**Records to process:**

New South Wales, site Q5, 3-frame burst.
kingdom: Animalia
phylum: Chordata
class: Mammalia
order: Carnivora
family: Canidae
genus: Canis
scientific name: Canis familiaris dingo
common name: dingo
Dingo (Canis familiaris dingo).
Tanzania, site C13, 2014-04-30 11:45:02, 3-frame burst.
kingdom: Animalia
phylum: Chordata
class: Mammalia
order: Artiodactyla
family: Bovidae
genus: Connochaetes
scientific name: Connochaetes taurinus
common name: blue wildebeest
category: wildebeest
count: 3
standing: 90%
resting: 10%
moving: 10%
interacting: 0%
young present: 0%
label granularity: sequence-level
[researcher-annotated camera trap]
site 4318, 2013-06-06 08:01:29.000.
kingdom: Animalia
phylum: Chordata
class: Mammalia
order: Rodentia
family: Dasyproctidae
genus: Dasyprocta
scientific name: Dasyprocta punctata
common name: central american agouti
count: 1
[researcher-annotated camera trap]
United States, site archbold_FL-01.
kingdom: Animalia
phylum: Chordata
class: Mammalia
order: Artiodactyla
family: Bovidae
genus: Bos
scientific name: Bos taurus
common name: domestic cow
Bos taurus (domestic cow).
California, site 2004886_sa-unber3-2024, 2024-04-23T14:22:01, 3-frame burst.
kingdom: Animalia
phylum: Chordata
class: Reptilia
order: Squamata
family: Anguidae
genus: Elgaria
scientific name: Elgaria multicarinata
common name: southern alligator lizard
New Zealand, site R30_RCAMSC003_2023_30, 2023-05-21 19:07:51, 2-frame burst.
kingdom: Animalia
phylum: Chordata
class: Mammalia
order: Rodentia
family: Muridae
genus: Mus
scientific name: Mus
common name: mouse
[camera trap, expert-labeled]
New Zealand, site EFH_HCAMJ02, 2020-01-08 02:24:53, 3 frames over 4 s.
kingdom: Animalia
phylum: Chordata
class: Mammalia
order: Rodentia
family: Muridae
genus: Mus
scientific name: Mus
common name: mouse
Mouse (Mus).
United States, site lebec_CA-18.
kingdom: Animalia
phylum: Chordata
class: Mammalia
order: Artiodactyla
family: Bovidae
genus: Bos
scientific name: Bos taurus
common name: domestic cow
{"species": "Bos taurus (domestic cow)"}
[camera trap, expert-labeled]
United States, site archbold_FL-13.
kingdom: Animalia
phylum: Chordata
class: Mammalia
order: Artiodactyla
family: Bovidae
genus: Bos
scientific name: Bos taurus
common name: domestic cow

**Goal of the exercise:** Reproduce every line above without error.

**Written solution:**
New South Wales, site Q5, 3-frame burst.
kingdom: Animalia
phylum: Chordata
class: Mammalia
order: Carnivora
family: Canidae
genus: Canis
scientific name: Canis familiaris dingo
common name: dingo
Dingo (Canis familiaris dingo).
Tanzania, site C13, 2014-04-30 11:45:02, 3-frame burst.
kingdom: Animalia
phylum: Chordata
class: Mammalia
order: Artiodactyla
family: Bovidae
genus: Connochaetes
scientific name: Connochaetes taurinus
common name: blue wildebeest
category: wildebeest
count: 3
standing: 90%
resting: 10%
moving: 10%
interacting: 0%
young present: 0%
label granularity: sequence-level
[researcher-annotated camera trap]
site 4318, 2013-06-06 08:01:29.000.
kingdom: Animalia
phylum: Chordata
class: Mammalia
order: Rodentia
family: Dasyproctidae
genus: Dasyprocta
scientific name: Dasyprocta punctata
common name: central american agouti
count: 1
[researcher-annotated camera trap]
United States, site archbold_FL-01.
kingdom: Animalia
phylum: Chordata
class: Mammalia
order: Artiodactyla
family: Bovidae
genus: Bos
scientific name: Bos taurus
common name: domestic cow
Bos taurus (domestic cow).
California, site 2004886_sa-unber3-2024, 2024-04-23T14:22:01, 3-frame burst.
kingdom: Animalia
phylum: Chordata
class: Reptilia
order: Squamata
family: Anguidae
genus: Elgaria
scientific name: Elgaria multicarinata
common name: southern alligator lizard
New Zealand, site R30_RCAMSC003_2023_30, 2023-05-21 19:07:51, 2-frame burst.
kingdom: Animalia
phylum: Chordata
class: Mammalia
order: Rodentia
family: Muridae
genus: Mus
scientific name: Mus
common name: mouse
[camera trap, expert-labeled]
New Zealand, site EFH_HCAMJ02, 2020-01-08 02:24:53, 3 frames over 4 s.
kingdom: Animalia
phylum: Chordata
class: Mammalia
order: Rodentia
family: Muridae
genus: Mus
scientific name: Mus
common name: mouse
Mouse (Mus).
United States, site lebec_CA-18.
kingdom: Animalia
phylum: Chordata
class: Mammalia
order: Artiodactyla
family: Bovidae
genus: Bos
scientific name: Bos taurus
common name: domestic cow
{"species": "Bos taurus (domestic cow)"}
[camera trap, expert-labeled]
United States, site archbold_FL-13.
kingdom: Animalia
phylum: Chordata
class: Mammalia
order: Artiodactyla
family: Bovidae
genus: Bos
scientific name: Bos taurus
common name: domestic cow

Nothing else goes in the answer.